§ Task brief
Write out the material below again, line for line, without any images.

§ Available data

*****

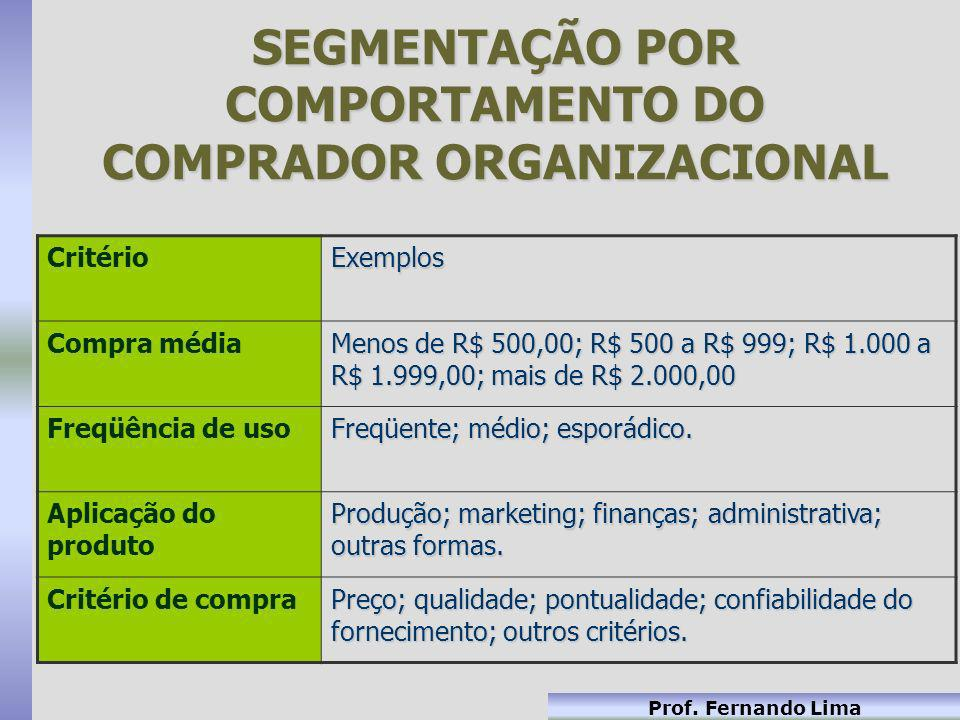 SEGMENTAÇÃO POR COMPORTAMENTO DO COMPRADOR ORGANIZACIONAL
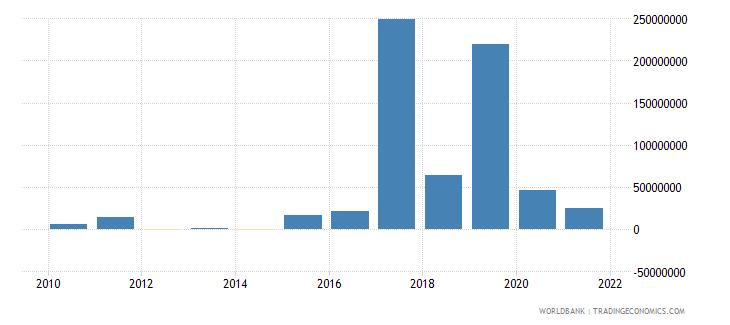 gabon net financial flows ibrd nfl us dollar wb data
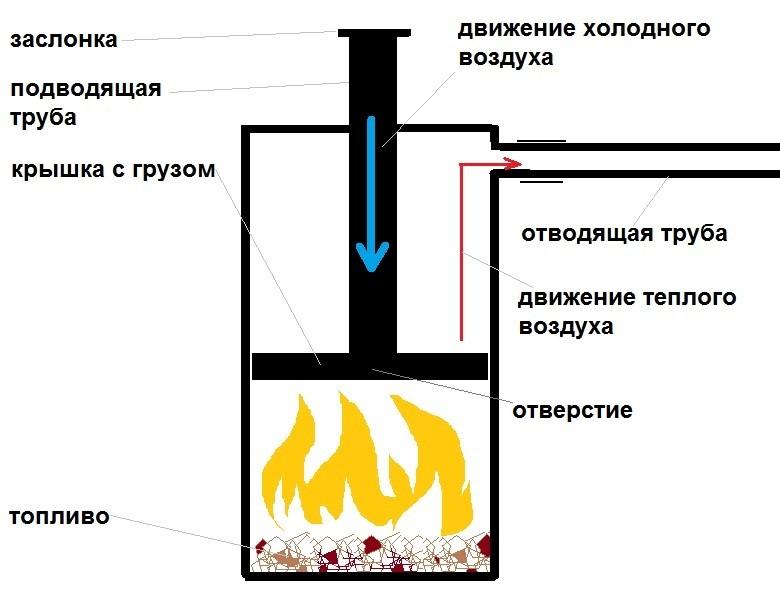 Буржуйка длительного горения: простая конструкция для изготовления своими руками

*****

§ Result
 SEGMENTAÇÃO POR COMPORTAMENTO DO COMPRADOR ORGANIZACIONAL
 gabon net financial flows ibrd nfl us dollar wb data
 Буржуйка длительного горения: простая конструкция для изготовления своими руками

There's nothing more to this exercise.